--- START ---

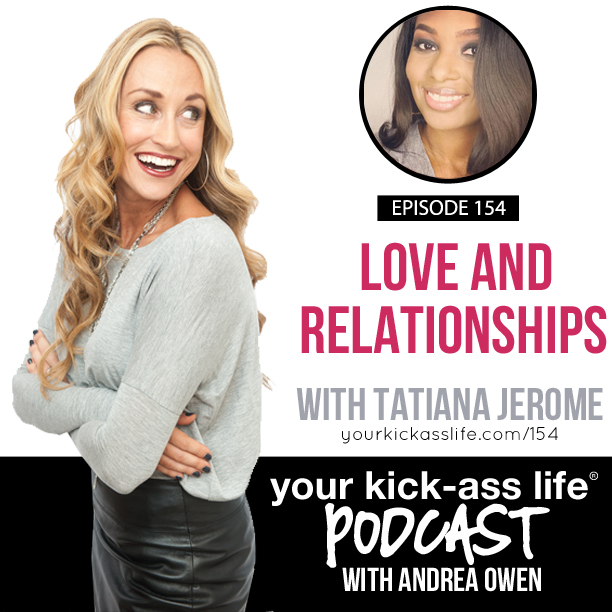 Episode 154: Love and relationships with Tatiana Jerome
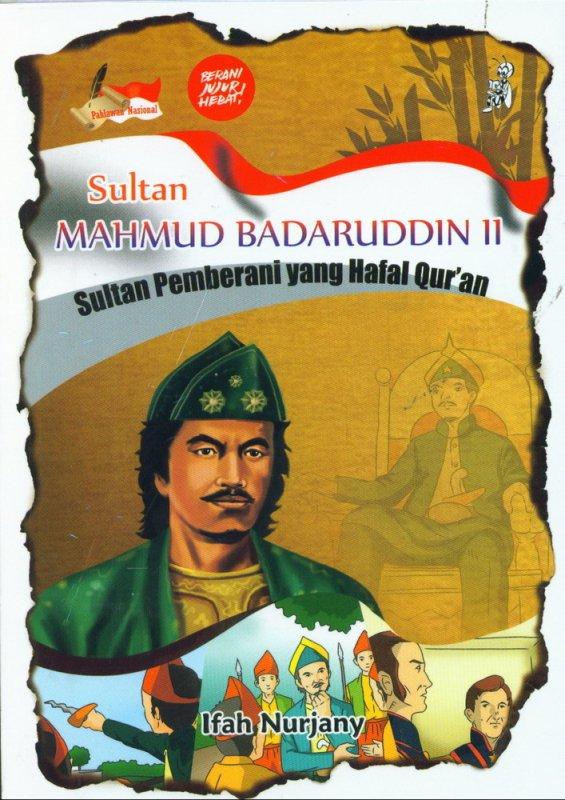 Cover Buku Sultan Mahmud Badaruddin II: Sultan Pemberani yang Hafal Quran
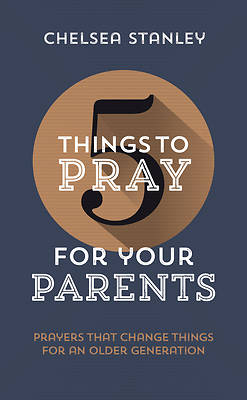 Picture of 5 Things to Pray for Your Parents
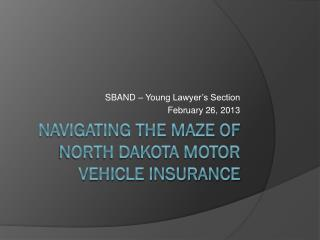 Navigating the Maze of North Dakota Motor Vehicle Insurance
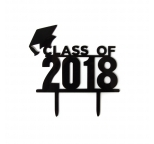CLASS of 2018 - Acrylic Cake Topper (Black)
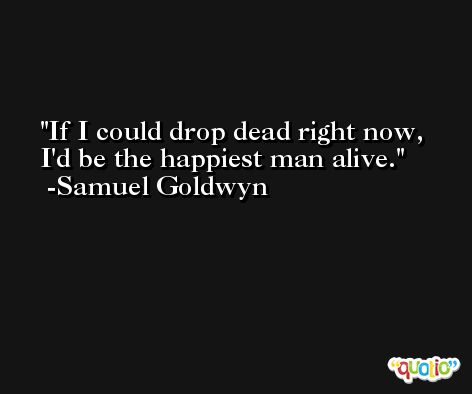 If I could drop dead right now, I'd be the happiest man alive. -Samuel Goldwyn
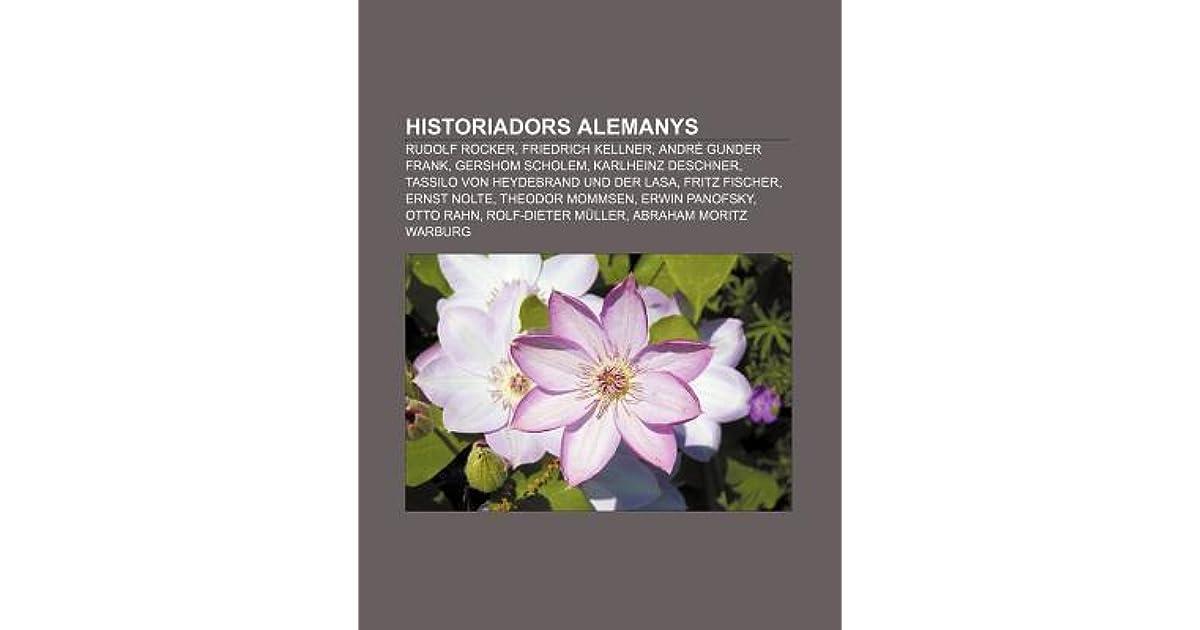 Historiadors Alemanys: Rudolf Rocker, Friedrich Kellner, Andre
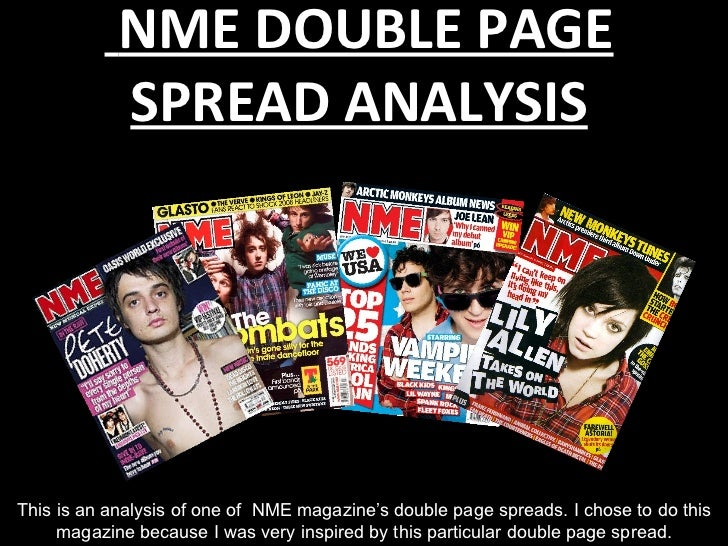 NME DOUBLE PAGE            SPREAD ANALYSISThis is an analysis of one of NME magazine's double page spreads. I chose to do ...
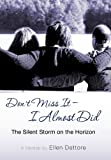 Don't Miss It-I Almost Did, Ellen Dettore, 1462722407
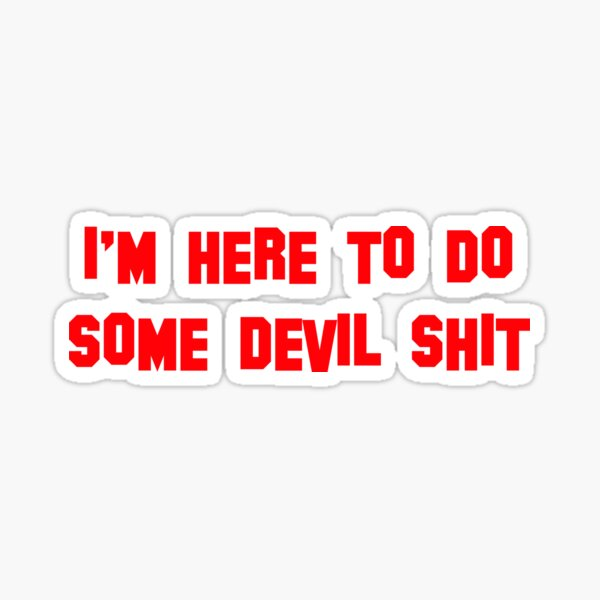 I'm Here To Do Some Devil Shit  Sticker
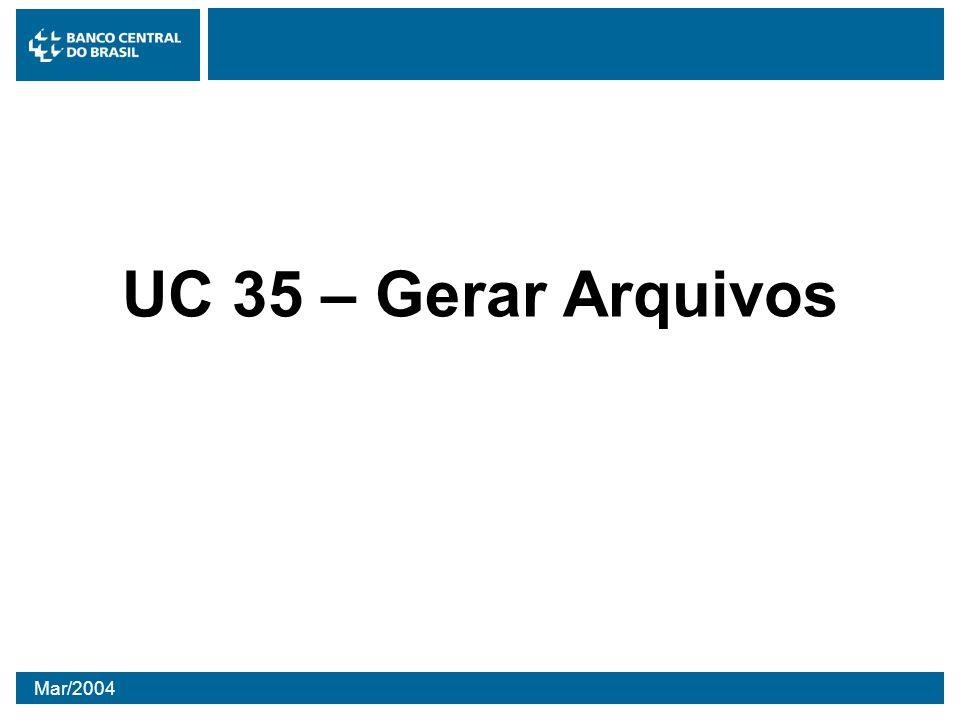 UC 35 – Gerar Arquivos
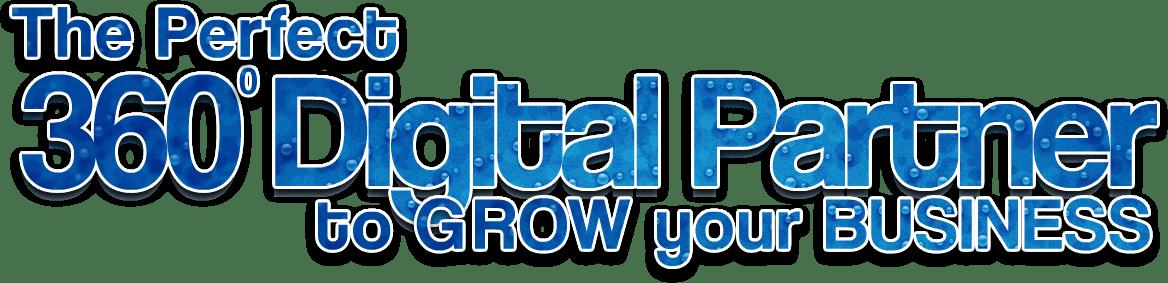 The Perfect 360 degree Digital Partner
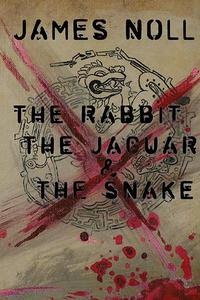 The Rabbit, The Jaguar, & The Snake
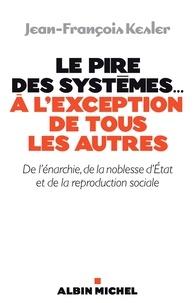 Jean-François Kesler et Jean-François Kesler - Le Pire des systèmes...à l'exception de tous les autres - De l'énarchie de la noblesse d'Etat et de la reproduction sociale.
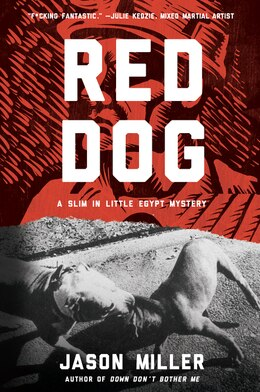 Book Red Dog: A Slim in Little Egypt Mystery by Jason Miller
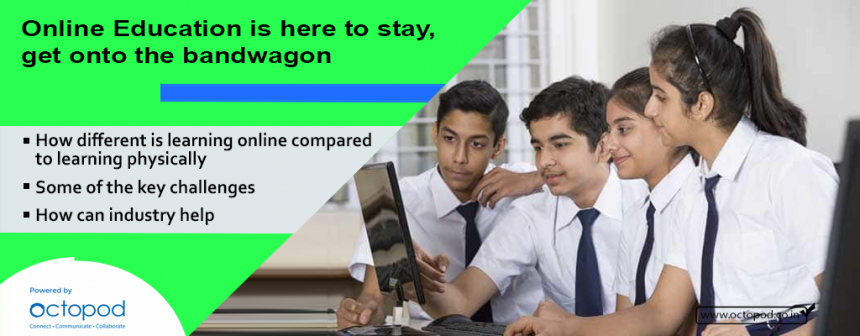 Online Education is here to stay, get onto the bandwagon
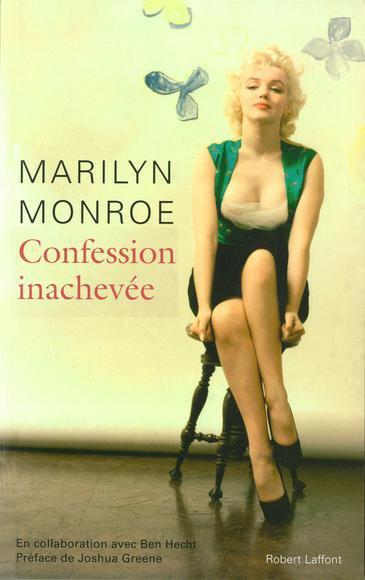 CONFESSION INACHEVEE de Marilyn Monroe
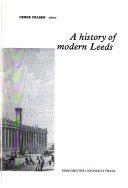 A History Of Modern Leeds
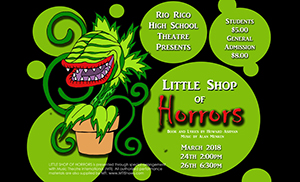 Rio Rico High School Theatre Presents Little Shop of Horrors - Students $5.00 - General Admission $8.00 - book and lyrics by Howard Ashman, Music by Alan Mencken - March 24 at 2:00 p.m. and March 26 at 6:30 p.m.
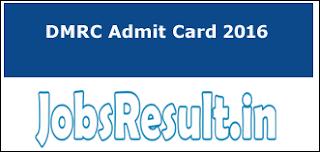 DMRC Admit Card 2016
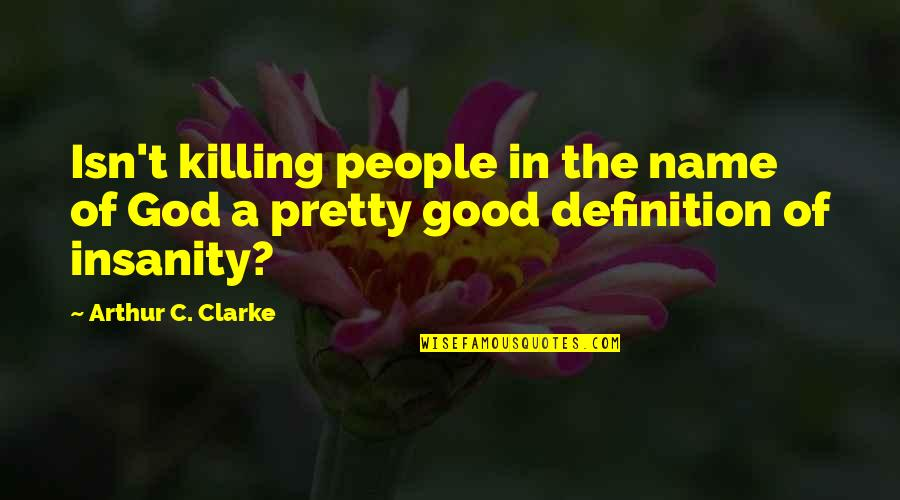 God Atheist Quotes By Arthur C. Clarke: Isn't killing people in the name of God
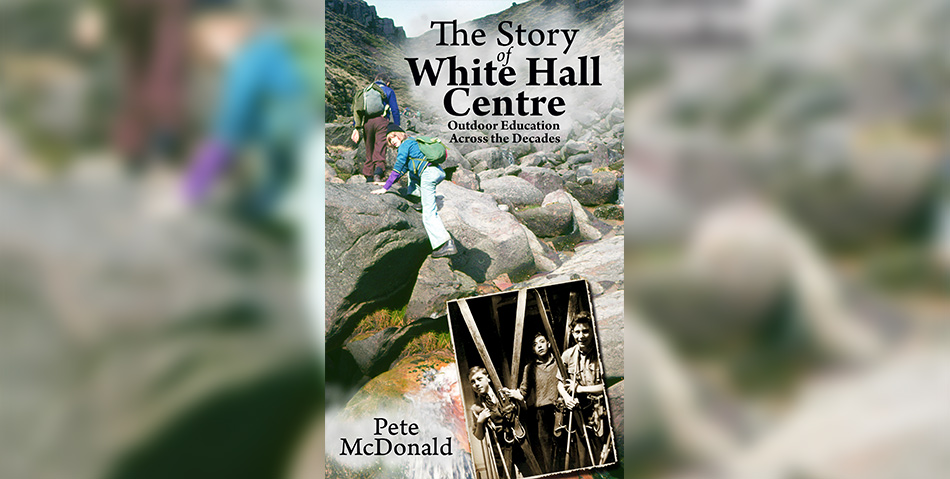 The Story of White Hall Centre: Outdoor Education across the Decades by Pete McDonald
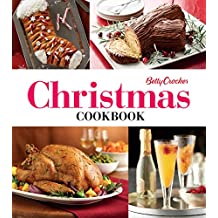 Betty Crocker Christmas Cookbook: Easy Appetizers * Festive Cocktails * Make-Ahead Brunches * Christmas Dinners * Food Gifts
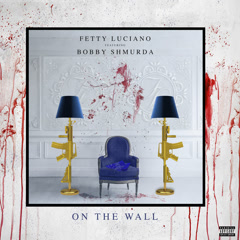 On The Wall (Single) - Fetty Luciano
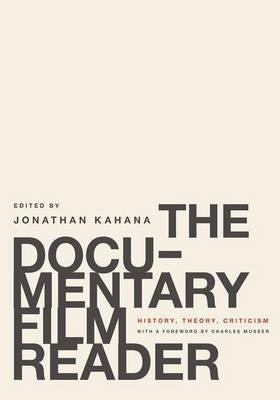 The Documentary Film Reader - History, Theory, Criticism (Hardcover): Charles Musser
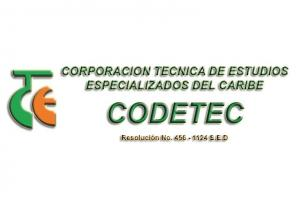 Corp. Técnica de Estudios Especializados del Caribe Codetec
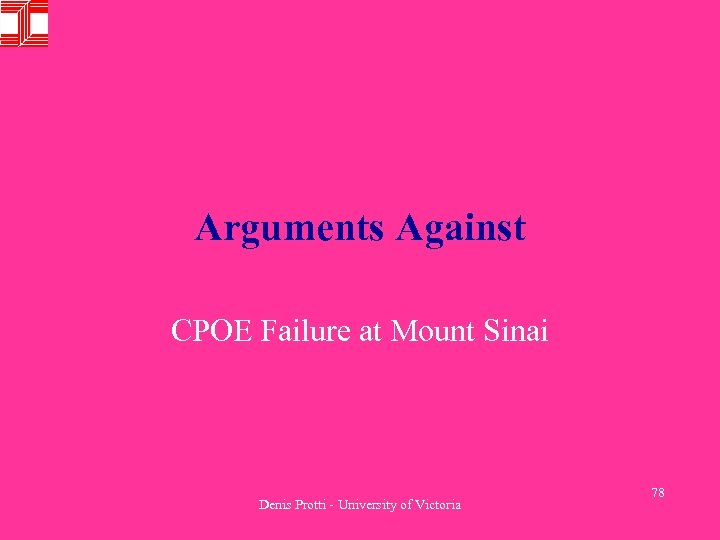 Arguments Against CPOE Failure at Mount Sinai Denis Protti - University of Victoria 78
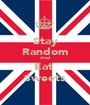 Stay Random And Eat  Sweets - Personalised Poster A1 size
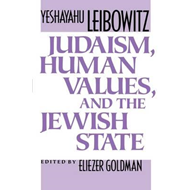 Judaism, Human Values and the Jewish State (BOK)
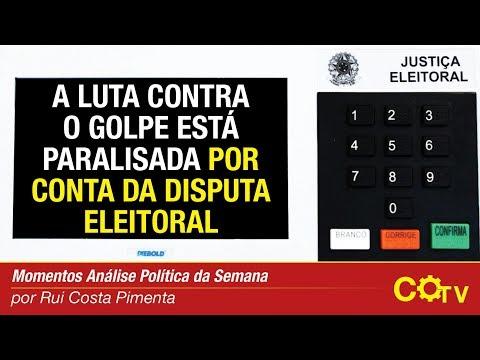 A luta contra o golpe está paralisada por conta da disputa eleitoral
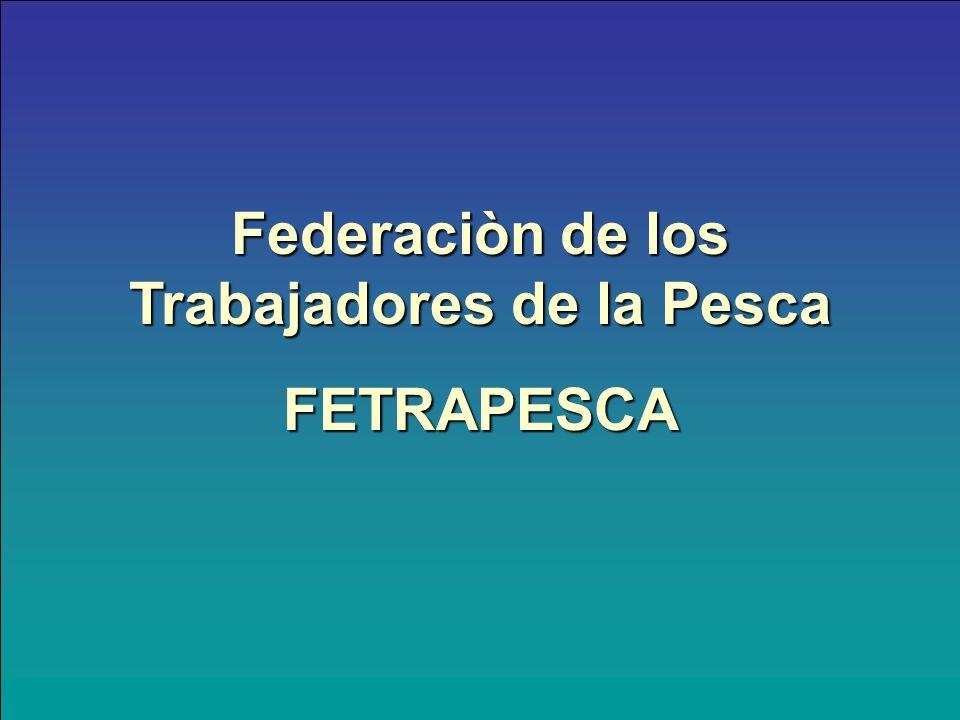 Federaciòn de los Trabajadores de la Pesca FETRAPESCA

--- END ---

Your instructions: What are the lines in the records above, word for word, from the one containing "DMRC Admit Card 2016" through the one containing "Judaism, Human Values", both ends included and pictures left out?

Answer section:
 DMRC Admit Card 2016
 God Atheist Quotes By Arthur C. Clarke: Isn't killing people in the name of God
 The Story of White Hall Centre: Outdoor Education across the Decades by Pete McDonald
 Betty Crocker Christmas Cookbook: Easy Appetizers * Festive Cocktails * Make-Ahead Brunches * Christmas Dinners * Food Gifts
 On The Wall (Single) - Fetty Luciano
 The Documentary Film Reader - History, Theory, Criticism (Hardcover): Charles Musser
 Corp. Técnica de Estudios Especializados del Caribe Codetec
 Arguments Against CPOE Failure at Mount Sinai Denis Protti - University of Victoria 78
 Stay Random And Eat  Sweets - Personalised Poster A1 size
 Judaism, Human Values and the Jewish State (BOK)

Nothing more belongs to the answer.